El hecho de que nuestro semanario calce el nombre de ABC no quiere decir que seamos aficionados a los juegos de letras o de  palabras, sin embargo, el dilema que encierra el titulo de este editorial está hoy en el centro del debate político en Venezuela.

Le tenue diferencia entre las dos cosas es mas que semántica, es política. Un pequeño detalle puede cambiar el rumbo de los acontecimientos así como la famosa teoría del caos postula que el aleteo de una mariposa en China pueda causar una tormenta en Nueva York.

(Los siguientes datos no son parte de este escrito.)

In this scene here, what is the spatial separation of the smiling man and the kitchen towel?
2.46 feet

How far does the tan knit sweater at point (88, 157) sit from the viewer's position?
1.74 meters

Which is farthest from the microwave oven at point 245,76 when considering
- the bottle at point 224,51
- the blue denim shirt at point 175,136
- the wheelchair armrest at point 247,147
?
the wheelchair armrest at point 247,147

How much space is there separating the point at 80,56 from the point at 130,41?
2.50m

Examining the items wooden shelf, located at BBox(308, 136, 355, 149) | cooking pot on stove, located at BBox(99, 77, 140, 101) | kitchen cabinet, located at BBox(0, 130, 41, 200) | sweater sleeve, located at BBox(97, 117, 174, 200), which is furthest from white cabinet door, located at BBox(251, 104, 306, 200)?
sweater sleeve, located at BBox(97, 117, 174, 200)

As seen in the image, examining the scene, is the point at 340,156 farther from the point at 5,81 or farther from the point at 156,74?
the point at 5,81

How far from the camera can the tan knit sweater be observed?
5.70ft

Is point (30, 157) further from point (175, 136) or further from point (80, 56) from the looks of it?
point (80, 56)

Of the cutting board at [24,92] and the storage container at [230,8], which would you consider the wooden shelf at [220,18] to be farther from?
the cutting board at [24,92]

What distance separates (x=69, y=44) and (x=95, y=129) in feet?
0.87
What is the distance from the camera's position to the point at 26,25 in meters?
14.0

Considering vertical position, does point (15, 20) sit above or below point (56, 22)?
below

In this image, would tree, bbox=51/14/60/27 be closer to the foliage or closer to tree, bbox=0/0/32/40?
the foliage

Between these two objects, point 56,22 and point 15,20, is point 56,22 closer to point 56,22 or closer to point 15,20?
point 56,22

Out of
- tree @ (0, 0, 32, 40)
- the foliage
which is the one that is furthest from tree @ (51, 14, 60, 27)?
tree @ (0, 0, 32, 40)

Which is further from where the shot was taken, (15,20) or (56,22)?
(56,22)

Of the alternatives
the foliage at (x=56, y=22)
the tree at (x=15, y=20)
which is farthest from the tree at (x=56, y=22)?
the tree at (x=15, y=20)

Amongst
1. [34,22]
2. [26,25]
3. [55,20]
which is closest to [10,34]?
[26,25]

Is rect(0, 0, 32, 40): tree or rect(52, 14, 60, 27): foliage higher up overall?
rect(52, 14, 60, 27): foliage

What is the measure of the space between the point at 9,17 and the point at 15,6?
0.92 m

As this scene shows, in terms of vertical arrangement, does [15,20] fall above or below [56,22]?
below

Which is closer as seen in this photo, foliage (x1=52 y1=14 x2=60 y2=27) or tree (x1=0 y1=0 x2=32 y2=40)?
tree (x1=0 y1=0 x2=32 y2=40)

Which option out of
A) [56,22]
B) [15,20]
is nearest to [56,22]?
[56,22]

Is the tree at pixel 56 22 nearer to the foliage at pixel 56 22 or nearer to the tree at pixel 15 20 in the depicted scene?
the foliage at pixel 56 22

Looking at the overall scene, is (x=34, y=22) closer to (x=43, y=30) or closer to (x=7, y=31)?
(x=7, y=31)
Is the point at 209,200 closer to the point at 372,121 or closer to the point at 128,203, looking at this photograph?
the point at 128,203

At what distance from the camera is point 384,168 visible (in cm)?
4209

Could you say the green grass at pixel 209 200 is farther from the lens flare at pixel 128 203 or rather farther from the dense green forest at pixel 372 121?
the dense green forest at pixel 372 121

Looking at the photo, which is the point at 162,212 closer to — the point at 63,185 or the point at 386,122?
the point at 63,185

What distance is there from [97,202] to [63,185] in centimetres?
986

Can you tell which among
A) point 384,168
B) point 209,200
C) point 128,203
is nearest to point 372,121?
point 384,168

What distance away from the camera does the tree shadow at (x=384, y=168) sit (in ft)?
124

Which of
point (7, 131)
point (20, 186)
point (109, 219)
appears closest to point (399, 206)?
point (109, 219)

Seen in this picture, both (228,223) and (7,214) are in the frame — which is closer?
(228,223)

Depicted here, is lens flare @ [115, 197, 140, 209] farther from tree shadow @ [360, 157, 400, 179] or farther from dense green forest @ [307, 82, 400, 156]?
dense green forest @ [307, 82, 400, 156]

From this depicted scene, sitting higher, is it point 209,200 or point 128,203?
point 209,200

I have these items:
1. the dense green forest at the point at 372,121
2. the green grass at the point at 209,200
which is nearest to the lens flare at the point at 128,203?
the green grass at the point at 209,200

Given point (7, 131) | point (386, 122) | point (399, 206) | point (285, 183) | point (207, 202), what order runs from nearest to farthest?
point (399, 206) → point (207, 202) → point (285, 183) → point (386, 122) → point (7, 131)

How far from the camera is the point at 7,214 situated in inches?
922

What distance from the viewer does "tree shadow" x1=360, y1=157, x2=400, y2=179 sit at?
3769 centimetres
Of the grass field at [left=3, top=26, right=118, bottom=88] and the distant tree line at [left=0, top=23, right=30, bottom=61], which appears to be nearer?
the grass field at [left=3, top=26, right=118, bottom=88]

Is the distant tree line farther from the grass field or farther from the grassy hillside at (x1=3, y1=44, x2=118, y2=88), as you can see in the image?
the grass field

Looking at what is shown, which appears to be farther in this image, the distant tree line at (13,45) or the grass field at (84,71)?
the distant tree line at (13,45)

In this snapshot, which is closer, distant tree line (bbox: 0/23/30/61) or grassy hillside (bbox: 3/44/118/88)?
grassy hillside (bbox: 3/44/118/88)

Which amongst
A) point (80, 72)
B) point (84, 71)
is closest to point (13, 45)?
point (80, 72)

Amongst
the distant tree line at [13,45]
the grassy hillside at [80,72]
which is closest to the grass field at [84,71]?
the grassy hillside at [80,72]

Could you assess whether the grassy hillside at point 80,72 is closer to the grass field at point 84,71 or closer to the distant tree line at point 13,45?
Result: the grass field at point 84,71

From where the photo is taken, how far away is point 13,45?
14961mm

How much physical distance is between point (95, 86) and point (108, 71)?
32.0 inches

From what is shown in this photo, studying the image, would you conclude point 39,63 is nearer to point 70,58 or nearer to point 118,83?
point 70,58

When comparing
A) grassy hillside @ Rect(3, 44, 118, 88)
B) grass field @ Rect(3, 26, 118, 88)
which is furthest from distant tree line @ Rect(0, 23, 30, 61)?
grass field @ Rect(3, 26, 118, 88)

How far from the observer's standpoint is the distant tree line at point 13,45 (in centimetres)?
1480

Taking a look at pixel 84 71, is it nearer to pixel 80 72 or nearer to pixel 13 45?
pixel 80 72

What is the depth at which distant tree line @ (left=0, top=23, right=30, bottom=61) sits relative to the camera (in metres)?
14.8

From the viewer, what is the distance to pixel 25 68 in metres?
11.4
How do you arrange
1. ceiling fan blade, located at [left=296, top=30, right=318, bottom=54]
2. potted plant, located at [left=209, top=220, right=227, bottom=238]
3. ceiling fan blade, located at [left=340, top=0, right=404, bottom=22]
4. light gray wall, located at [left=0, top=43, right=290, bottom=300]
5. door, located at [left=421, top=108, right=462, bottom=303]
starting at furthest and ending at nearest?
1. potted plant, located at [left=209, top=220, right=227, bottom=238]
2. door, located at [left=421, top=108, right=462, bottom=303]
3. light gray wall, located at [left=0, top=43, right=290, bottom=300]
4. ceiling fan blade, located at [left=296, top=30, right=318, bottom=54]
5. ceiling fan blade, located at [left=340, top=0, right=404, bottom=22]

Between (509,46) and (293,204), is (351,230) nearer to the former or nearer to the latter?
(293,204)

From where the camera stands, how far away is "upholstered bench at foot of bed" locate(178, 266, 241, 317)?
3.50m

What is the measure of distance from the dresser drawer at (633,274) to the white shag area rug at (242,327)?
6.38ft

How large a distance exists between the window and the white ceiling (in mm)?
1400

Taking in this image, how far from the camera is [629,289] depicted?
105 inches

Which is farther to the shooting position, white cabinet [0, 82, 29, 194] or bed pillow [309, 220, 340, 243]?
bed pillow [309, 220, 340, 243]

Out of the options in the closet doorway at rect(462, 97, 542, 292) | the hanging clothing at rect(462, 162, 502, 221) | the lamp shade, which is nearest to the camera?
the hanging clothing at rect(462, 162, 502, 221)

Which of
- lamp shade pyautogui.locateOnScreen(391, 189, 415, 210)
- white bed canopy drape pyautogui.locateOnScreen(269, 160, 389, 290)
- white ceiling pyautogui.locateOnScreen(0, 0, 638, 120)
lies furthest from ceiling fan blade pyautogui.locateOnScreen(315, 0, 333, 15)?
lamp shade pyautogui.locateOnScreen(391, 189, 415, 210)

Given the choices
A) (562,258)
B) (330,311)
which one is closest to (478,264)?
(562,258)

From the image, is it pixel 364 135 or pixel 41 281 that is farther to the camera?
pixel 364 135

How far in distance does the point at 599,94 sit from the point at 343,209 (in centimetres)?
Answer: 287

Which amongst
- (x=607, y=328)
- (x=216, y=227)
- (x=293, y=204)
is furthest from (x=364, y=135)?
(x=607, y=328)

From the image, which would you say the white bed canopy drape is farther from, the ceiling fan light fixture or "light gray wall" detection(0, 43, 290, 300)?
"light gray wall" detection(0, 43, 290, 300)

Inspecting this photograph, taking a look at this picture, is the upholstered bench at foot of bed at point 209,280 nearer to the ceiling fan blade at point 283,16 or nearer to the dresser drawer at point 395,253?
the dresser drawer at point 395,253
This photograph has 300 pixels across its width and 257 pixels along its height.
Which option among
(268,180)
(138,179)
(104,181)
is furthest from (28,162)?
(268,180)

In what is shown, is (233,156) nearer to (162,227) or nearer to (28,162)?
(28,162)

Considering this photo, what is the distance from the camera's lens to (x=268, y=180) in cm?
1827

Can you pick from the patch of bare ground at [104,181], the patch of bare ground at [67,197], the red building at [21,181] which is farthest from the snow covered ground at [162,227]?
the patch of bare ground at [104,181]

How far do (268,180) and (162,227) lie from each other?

Postular en este momento la consigna correcta y en los términos correctos puede ser la diferencia entre salir de la crítica pesadilla de la Nación o perdurar en ella.

Discúlpenos amigo lector la insistencia en este lingüístico detalle pero traeremos en nuestro auxilio a un maestro de las letras españolas que podrá explicar mejor que nosotros de qué rayos va todo este rollo.

Cuentan que Camilo José Cela cayó en brazos de Morfeo durante una latosa sesión en las Cortes españolas por lo cual la Presidencia le recriminó.

–       Señor diputado haga el favor de prestar atención, está usted dormido,  a lo que Cela contestó:

–       Su señoría, no estaba dormido, estaba durmiendo…

–       Y ¿no es lo mismo?

–       Pues no, fíjese usted que no es lo mismo estar jodido que estar jodiendo…

El tema en cuestión pareciera ser propio de discusión para las direcciones de los partidos políticos y los grupos de acción de la sociedad civil, pero lo tratamos como tema de nuestro editorial porque pensamos que es necesario que un medio como el nuestro tome posición frente a este asunto y nosotros queridos lectores hemos resuelto tomar partido por ser opositores y no ser de oposición.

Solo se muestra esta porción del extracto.